Il ritorno al teatro di Rodolfo Laganà a distanza di meno di un anno in veste di “Nudo proprietario 2.0” è come per un vino generoso l’invecchiamento che segue ad una annata rigogliosa. Il destino riserva ad ognuno in un battito d’ali accadimenti imprevisti e le percezioni mutevoli del tempo che passa se colte in armonia con l’accettazione condivisa del proprio presente custodiscono l’ironia e rinnovano lo stupore. Nel caso in questione memoria e musica rappresentano il cuore pulsante di un percorso descritto in un monologo intenso e visceralmente sincero ed entrambi contribuiscono ad alimentare una prodiga maturità giunta imprevista nelle modalità di svolgimento. Due neuroni che hanno il merito della serenità oltre che della saggezza e sorreggono le riflessioni e i sogni di un artista che a 58 anni non sarà più sorpreso dagli inganni del tempo ma, divenuto ormai impermeabile alla imbecillità della specie, potrà essere solo rapito dai carezzevoli misteri della vita. Dal Ghione al Tirso in una versione rinnovata per ribadire la concezione del valore autentico dell’esistenza e dell’unica proprietà di cui disponiamo: l’età anagrafica e le passioni dell’anima. Il tema è subito al centro di questo onesto e originale “One Man Show”.

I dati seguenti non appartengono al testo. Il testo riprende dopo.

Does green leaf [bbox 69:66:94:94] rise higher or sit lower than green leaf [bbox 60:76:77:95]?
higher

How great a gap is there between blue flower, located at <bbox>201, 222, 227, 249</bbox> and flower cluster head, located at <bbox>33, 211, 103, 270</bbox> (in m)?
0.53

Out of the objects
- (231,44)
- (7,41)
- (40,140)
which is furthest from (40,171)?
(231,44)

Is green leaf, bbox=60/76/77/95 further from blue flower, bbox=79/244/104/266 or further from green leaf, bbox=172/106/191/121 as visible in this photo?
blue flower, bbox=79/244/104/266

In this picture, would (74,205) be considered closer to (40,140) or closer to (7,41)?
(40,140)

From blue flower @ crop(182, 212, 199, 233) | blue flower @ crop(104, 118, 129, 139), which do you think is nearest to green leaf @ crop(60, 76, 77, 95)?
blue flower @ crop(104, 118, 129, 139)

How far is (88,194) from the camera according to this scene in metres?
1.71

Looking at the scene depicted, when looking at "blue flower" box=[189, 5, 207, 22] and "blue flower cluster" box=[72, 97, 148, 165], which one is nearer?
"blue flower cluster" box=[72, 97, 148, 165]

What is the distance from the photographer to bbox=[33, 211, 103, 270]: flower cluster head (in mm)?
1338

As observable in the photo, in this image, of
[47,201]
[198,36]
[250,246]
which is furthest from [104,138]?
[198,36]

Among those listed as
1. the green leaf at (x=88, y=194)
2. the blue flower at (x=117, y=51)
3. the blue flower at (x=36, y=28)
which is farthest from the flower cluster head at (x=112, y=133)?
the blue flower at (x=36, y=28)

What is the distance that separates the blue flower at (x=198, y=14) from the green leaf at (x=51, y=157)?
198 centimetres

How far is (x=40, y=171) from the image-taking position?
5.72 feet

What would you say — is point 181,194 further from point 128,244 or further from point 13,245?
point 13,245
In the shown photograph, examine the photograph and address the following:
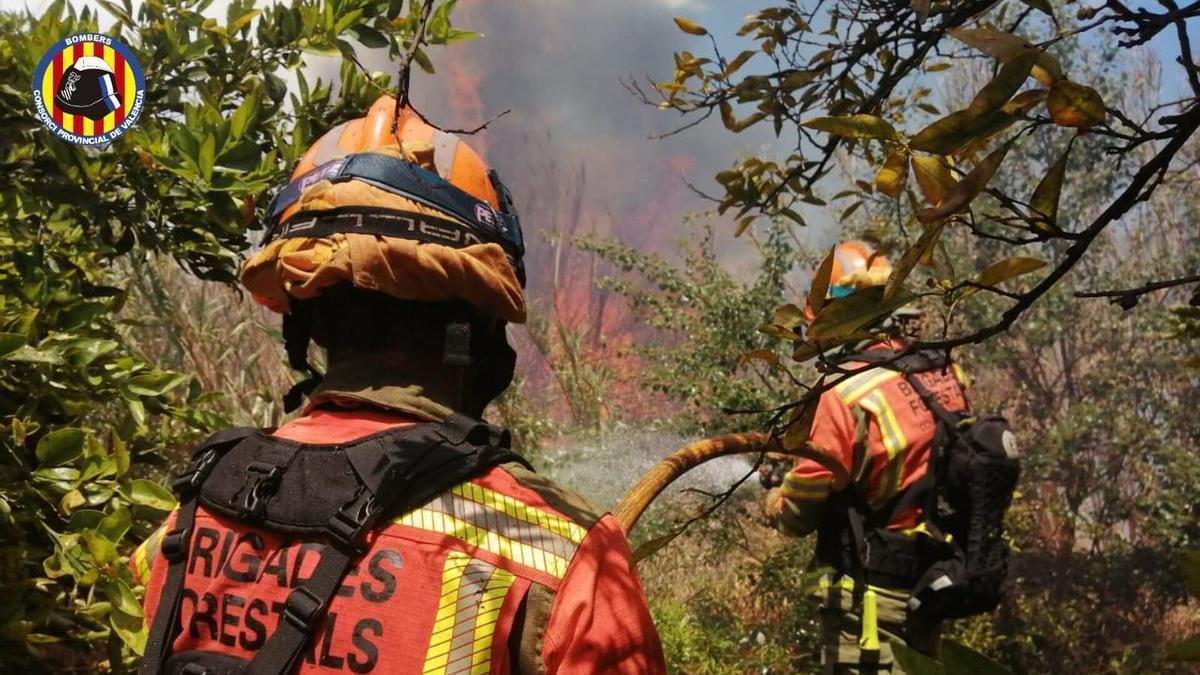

C’è chi ha lavorato tutta la vita ma non è proprietario di niente e chi non ha mai lavorato ed è proprietario di tutto. C’è la proprietà pubblica che se è pubblica non è proprietà, c’è quella privata, privata di tutto. La proprietà è solo un’illusione. La grande illusione è appunto la nuda proprietà che “te la passo quando trapasso”. Banche, assicurazioni, multinazionali, lobby finanziarie hanno espropriato i nostri averi. L’unica vera proprietà è la certezza di 58 anni che esibisce con fierezza da “ancien prodige”. Il tempo che passa ma non se ne va, anzi, rimane dentro; è l’età, quella che non ci sentiamo mai, o meglio, che ognuno vorrebbe diversa da quella che detiene. Quando arrivano le nozze d’oro dal battesimo, cambiano tante cose fra cui il carattere: ‘…a trent’anni al computer usavo il 12, adesso se non uso il 24 vedo solo una macchia nera e gli occhiali ce l’ho ma devo ricordarmi dove li ho messi perché anche la memoria è inversamente proporzionale all’età. Fino a 40 anni mi ricordavo tutto e non mi sfuggiva niente. Adesso mi sfugge tutto e non mi ricordo niente’. E’ la confessione agrodolce che adombra però un senso di libertà e di autoironia che l’età di certo favorisce, quello di dire e fare quello che più piace, in primis nomi e cognomi di personaggi squallidi. A cadere sotto la mannaia della memoria è un certo Fausto Piermarini, amico alle elementari, alle medie e al liceo, divenuto onorevole grazie anche al suo voto e sparito al momento opportuno.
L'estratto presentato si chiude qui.